El sonido fue ensordecedor en la pequeña habitación.

Sentí una quemadura aguda y punzante en el dorso de mi mano. El impacto me arrancó el cuchillo de la mano. Cayó al suelo con un estrépito.

Miré mi mano. Una línea de sangre roja brotó donde la bala había rozado mi piel. No había fallado. Era un tirador experto. Había apuntado para desarmarme, pero había apretado el gatillo sabiendo el riesgo.

Me había disparado.

Dante corrió hacia adelante. No vino hacia mí. Fue hacia Sofía.

La tomó en sus brazos, revisando su cara, su cuello. -¿Te cortó? ¿Estás herida?

Sofía sollozaba ahora, enterrando su cara en su pecho. -¡Está loca, Dante! ¡Intentó matarme!

Dante me miró por encima del hombro de Sofía. Sus ojos estaban fríos. No había arrepentimiento en ellos. Solo juicio.

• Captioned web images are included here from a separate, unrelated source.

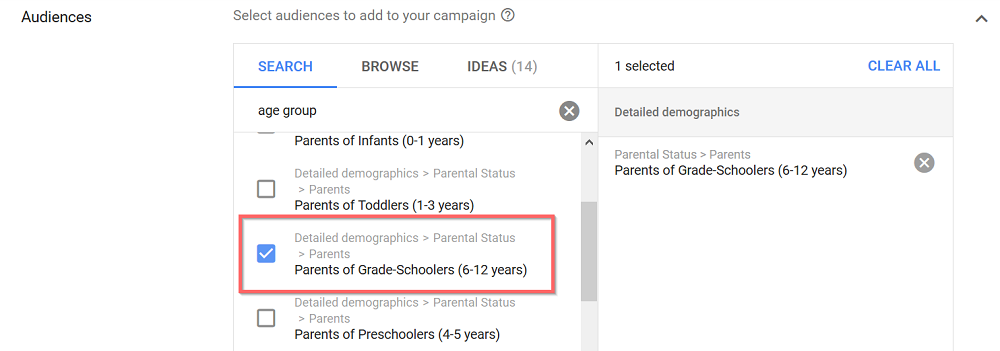 Google, ebeveynleri hedeflemenize olanak tanır
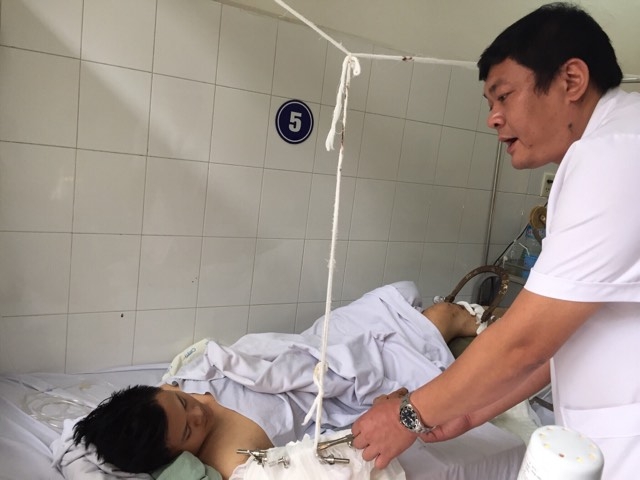 Bệnh nh&acirc;n Ho&agrave;n đang điều trị tại bệnh viện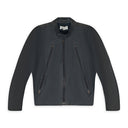 BLUE ZIP UP LEATHER JACKET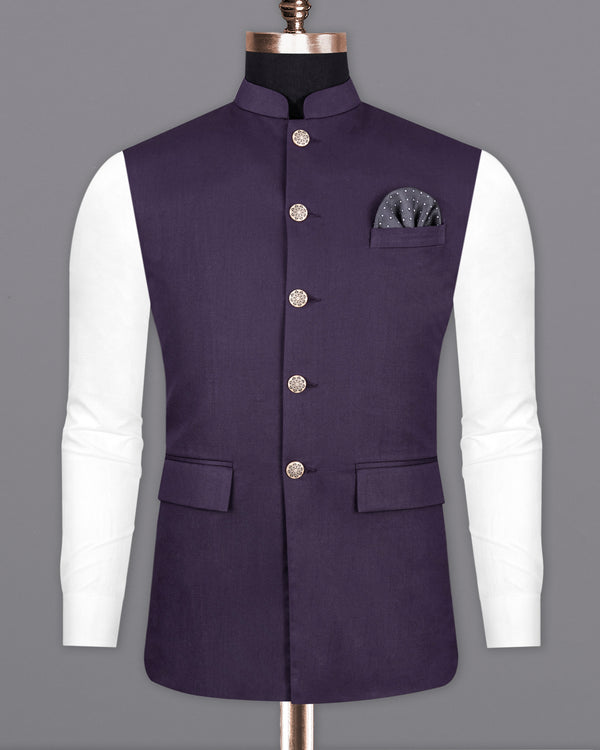 Tolopea Dark Purple Nehru Jacket WC2020-36, WC2020-38, WC2020-40, WC2020-42, WC2020-44, WC2020-46, WC2020-48, WC2020-50, WC2020-52, WC2020-54, WC2020-56, WC2020-58, WC2020-60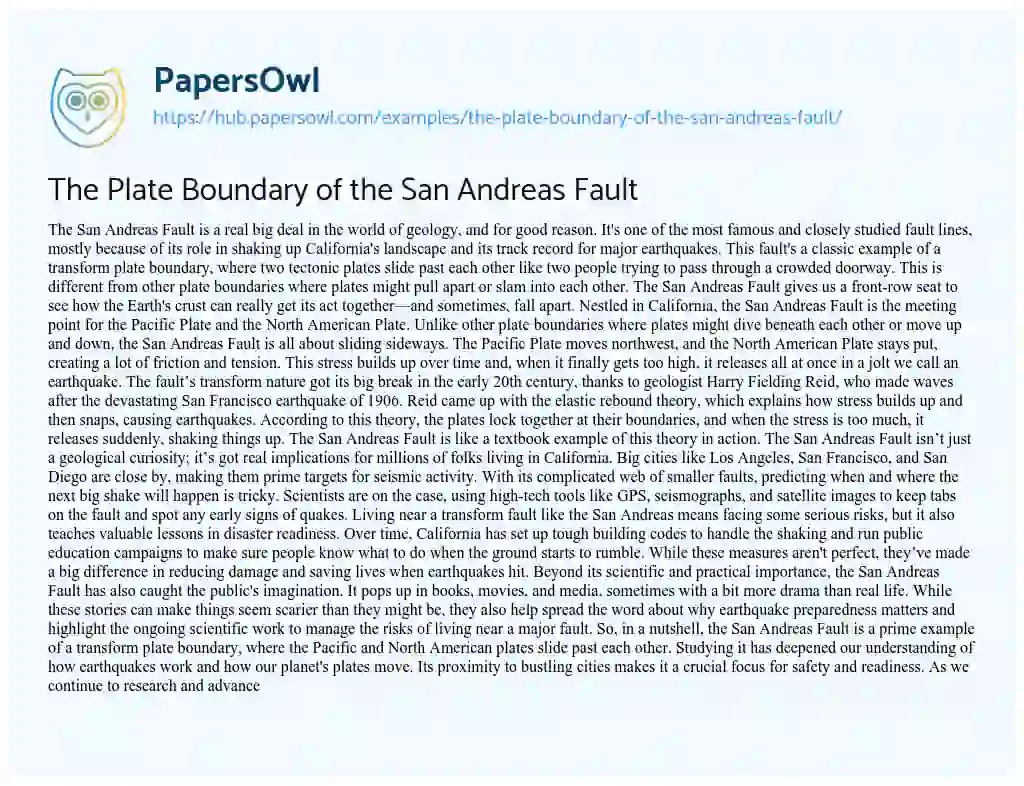 Essay on The Plate Boundary of the San Andreas Fault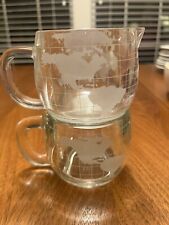 Set of 2 Vintage Nestle Co Inc Etched Glass World Globe Coffee Mug And Creamer picture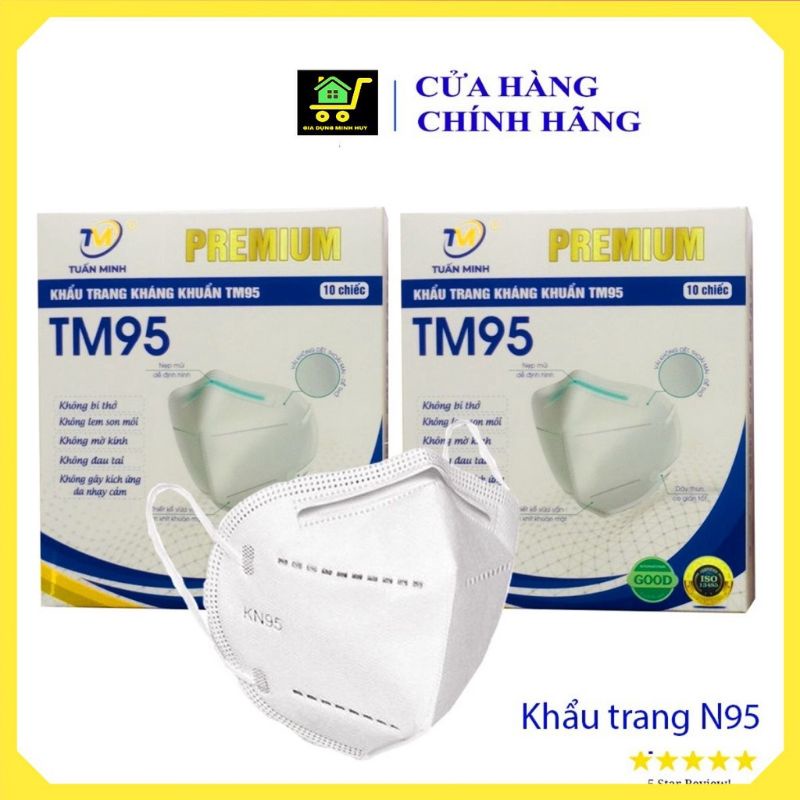 (Sỉ 100 cái) Khẩu trang y tế N95 không Van TM95 Tuấn Minh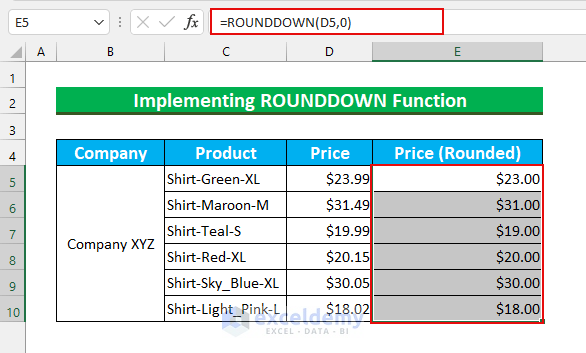 Remove Decimals Using ROUNDDOWN Function with Rounding in Excel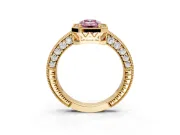 Milgrain Halo Engagement Ring Setting for Fancy Pink Emerald Cut Center with Wide Pave Band and Prong Head in Yellow Gold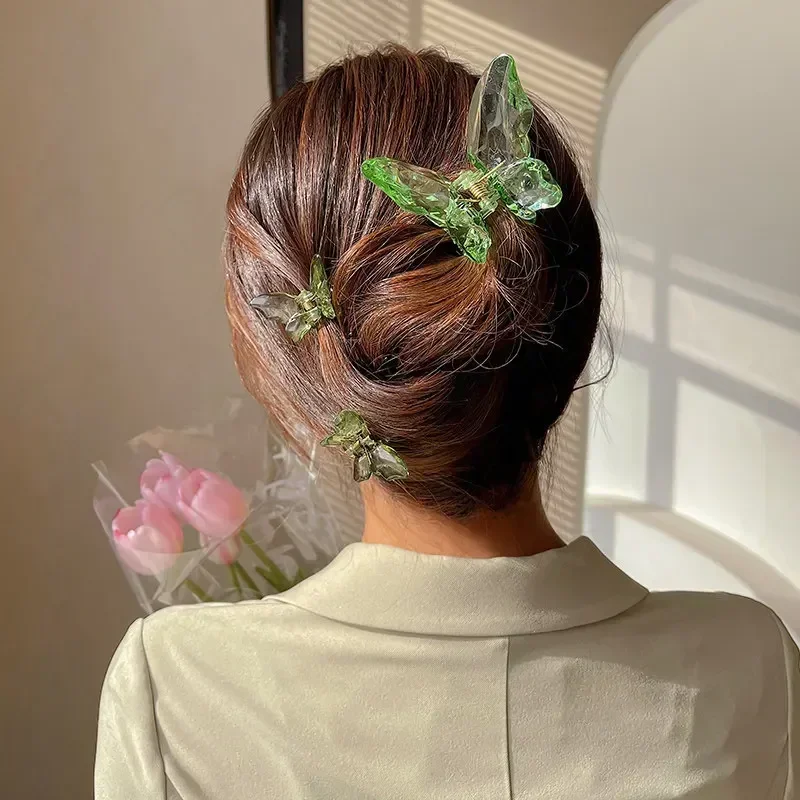 Pince à cheveux sirène papillon en cristal pour filles, pince à tête arrière transparente, grandes épingles à cheveux, accessoires de coiffure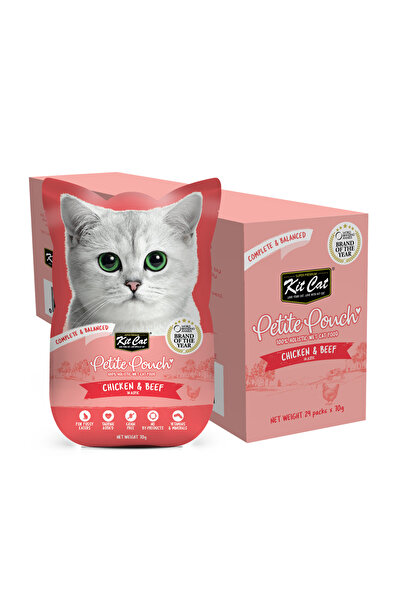 Kit Cat كيت كات أكياس صغيرة طعام كامل - دجاج ولحم بقري 70 غرام عبوة من 24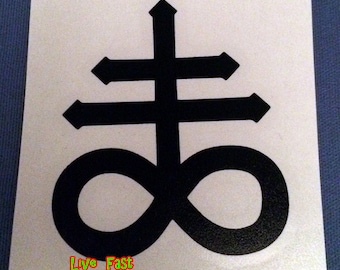 Leviathan Symbol Decal: Aleister Crowley Satanic Occult Sticker, Black Metal Art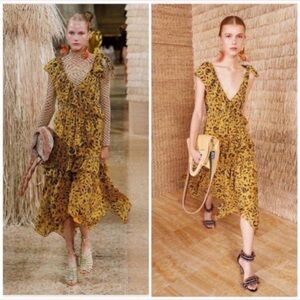 Ulla Johnson Dania Ruffled Midi Dress Handkerchief Hem‎ Gold Size 8 Medium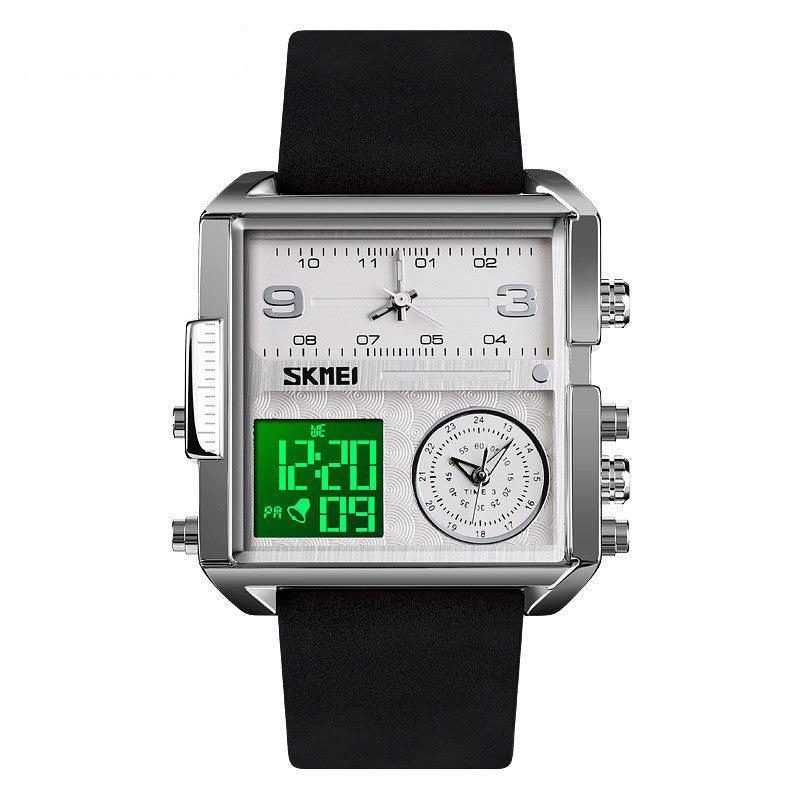Skmei square 3 time Analog Digital 41mm dial watch for Men 1584 Original - Image 6
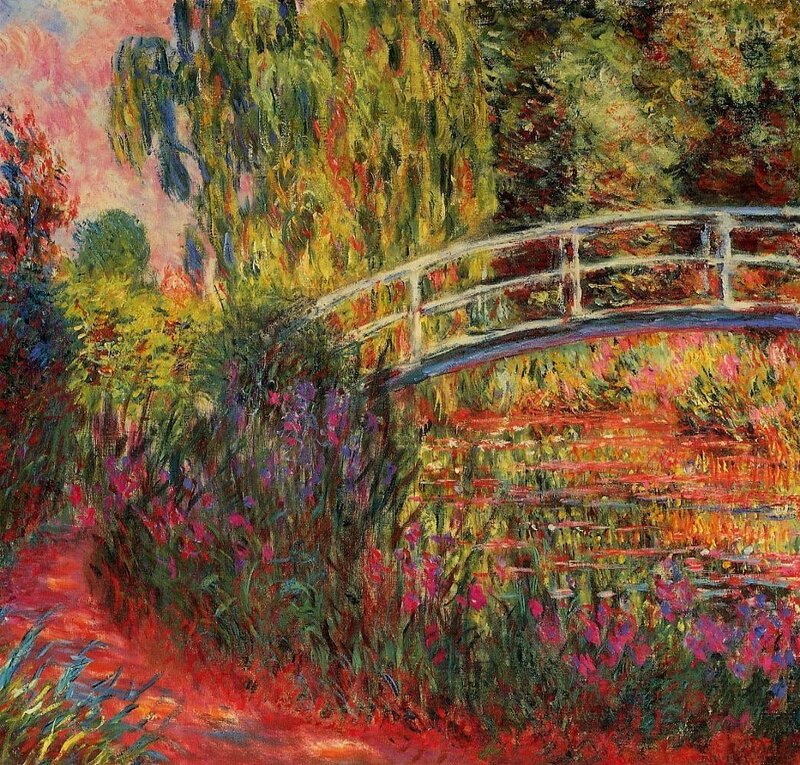 White Bridge in Garden — Green, Serene, Afternoon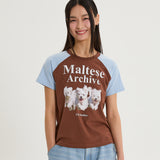 マルチーズアーカイブラグランハーフスリーブTシャツ
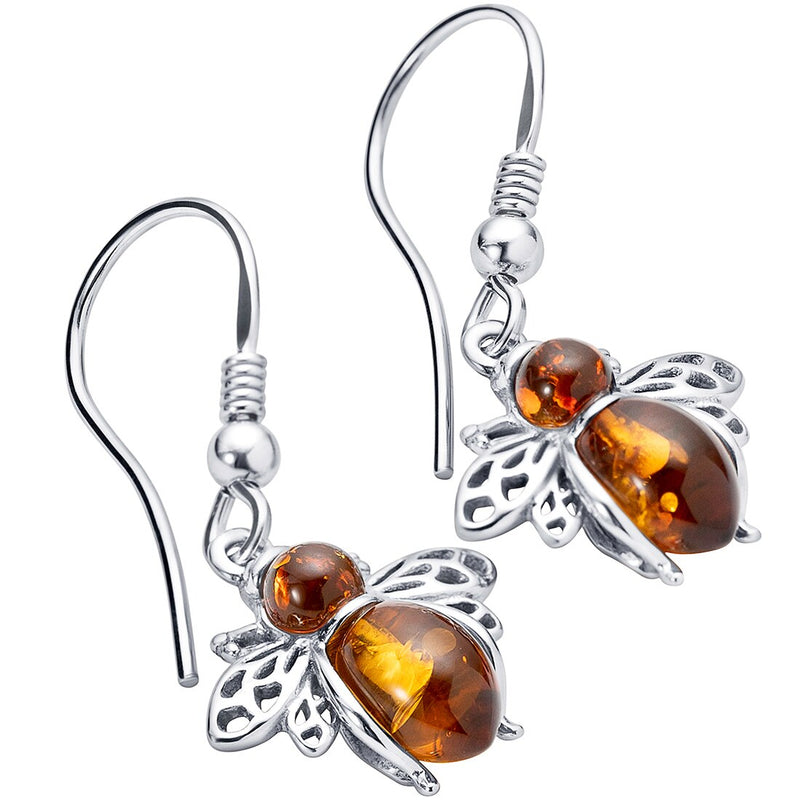 Genuine Baltic Amber Bee Dangle Earrings In Sterling Silver Se9100 alternate view and angle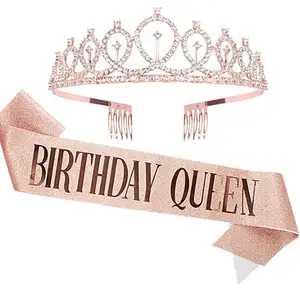 Huiran Birthday Crown Sash Kit Hair Accessories Crystal Birthday Tiara Party Rhinestone Tiara Birthday Crown For Girls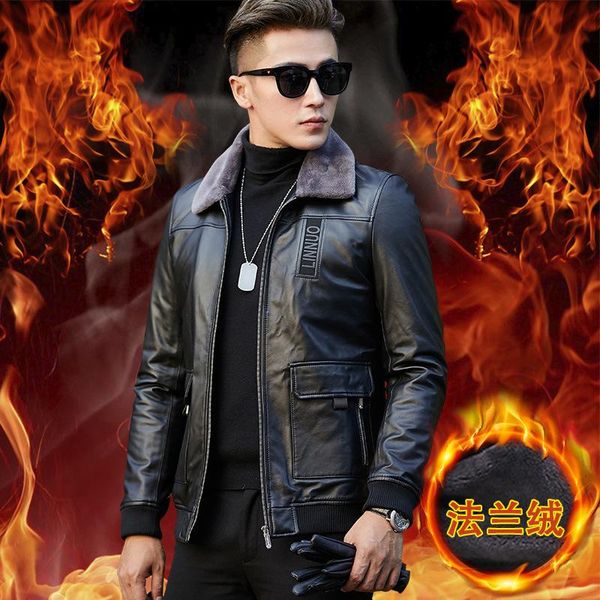 

leisure han edition leather bomber jackets in the add flocking fur male one undertakes to an organic whole men's, Black;brown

-Cruzaste una línea, Elena.

Apreté mi mano sangrante contra mi pecho, el dolor físico no era nada comparado con el agujero en mi pecho. Enzo apareció en la puerta, con su arma desenfundada, pero la bajó cuando vio a Dante. Miró mi mano y su mandíbula se tensó.

-Véndale la mano -le ordenó Dante a Enzo, sin apartar la vista de Sofía-. Y llévala de vuelta a la hacienda. Enciérrala en la suite principal. No sale hasta que yo lo diga.

-Dante -susurré-. Me disparaste.

Me dio la espalda, guiando a Sofía fuera de la habitación. -No me dejaste otra opción.